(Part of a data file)
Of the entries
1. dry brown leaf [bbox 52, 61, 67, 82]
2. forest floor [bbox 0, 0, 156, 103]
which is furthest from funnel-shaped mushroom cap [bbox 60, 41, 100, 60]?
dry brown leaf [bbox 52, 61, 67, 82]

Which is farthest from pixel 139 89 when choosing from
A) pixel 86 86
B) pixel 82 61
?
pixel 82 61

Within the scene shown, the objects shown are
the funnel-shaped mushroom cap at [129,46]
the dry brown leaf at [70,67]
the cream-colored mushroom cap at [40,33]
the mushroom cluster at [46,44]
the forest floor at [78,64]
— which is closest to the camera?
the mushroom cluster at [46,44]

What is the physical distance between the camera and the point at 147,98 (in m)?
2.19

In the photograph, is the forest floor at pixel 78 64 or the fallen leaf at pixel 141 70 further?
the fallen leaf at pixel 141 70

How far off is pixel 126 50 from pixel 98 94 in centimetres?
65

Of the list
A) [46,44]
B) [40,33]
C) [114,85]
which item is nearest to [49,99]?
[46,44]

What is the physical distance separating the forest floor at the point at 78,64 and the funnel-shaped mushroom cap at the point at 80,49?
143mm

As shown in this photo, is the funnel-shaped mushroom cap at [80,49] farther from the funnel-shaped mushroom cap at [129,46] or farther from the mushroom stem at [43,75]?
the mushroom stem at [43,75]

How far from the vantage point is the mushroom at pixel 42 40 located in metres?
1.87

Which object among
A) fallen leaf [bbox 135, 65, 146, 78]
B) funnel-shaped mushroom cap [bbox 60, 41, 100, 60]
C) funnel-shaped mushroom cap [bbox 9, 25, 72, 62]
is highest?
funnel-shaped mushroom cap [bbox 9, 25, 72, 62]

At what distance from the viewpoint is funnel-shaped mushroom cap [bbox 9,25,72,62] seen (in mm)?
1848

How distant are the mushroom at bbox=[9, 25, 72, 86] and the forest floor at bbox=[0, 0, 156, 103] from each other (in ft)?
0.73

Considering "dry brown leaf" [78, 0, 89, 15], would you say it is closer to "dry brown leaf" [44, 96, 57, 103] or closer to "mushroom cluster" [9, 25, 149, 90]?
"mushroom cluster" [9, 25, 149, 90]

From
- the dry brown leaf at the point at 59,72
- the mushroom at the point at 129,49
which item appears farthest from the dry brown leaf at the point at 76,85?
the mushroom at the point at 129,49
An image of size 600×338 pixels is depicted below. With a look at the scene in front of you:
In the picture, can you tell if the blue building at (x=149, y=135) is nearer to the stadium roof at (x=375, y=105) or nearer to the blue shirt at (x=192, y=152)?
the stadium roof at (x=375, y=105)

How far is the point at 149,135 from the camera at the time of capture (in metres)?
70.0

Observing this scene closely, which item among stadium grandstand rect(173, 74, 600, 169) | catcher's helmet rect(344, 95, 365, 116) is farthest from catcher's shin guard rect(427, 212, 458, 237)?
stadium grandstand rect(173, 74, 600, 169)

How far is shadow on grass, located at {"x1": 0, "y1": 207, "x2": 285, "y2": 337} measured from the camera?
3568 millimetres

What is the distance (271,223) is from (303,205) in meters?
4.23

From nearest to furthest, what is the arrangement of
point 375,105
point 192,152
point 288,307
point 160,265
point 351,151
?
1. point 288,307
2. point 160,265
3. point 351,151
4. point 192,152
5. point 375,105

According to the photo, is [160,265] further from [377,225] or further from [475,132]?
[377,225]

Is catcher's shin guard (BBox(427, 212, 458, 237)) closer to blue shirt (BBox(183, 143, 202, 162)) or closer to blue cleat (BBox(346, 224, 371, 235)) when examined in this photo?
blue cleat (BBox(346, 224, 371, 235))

### AIM OF THE EXERCISE:
Write out the lines above, starting at the line that contains "Observing this scene" and ending with the final line, and nothing else; copy them exactly.

### WRITTEN SOLUTION:
Observing this scene closely, which item among stadium grandstand rect(173, 74, 600, 169) | catcher's helmet rect(344, 95, 365, 116) is farthest from catcher's shin guard rect(427, 212, 458, 237)?
stadium grandstand rect(173, 74, 600, 169)

How far is shadow on grass, located at {"x1": 0, "y1": 207, "x2": 285, "y2": 337} measured from the camera?
3568 millimetres

What is the distance (271,223) is from (303,205) in meters?
4.23

From nearest to furthest, what is the arrangement of
point 375,105
point 192,152
point 288,307
point 160,265
point 351,151
?
1. point 288,307
2. point 160,265
3. point 351,151
4. point 192,152
5. point 375,105

According to the photo, is [160,265] further from [377,225] or further from [475,132]?
[377,225]

Is catcher's shin guard (BBox(427, 212, 458, 237)) closer to blue shirt (BBox(183, 143, 202, 162)) or closer to blue cleat (BBox(346, 224, 371, 235)) when examined in this photo?
blue cleat (BBox(346, 224, 371, 235))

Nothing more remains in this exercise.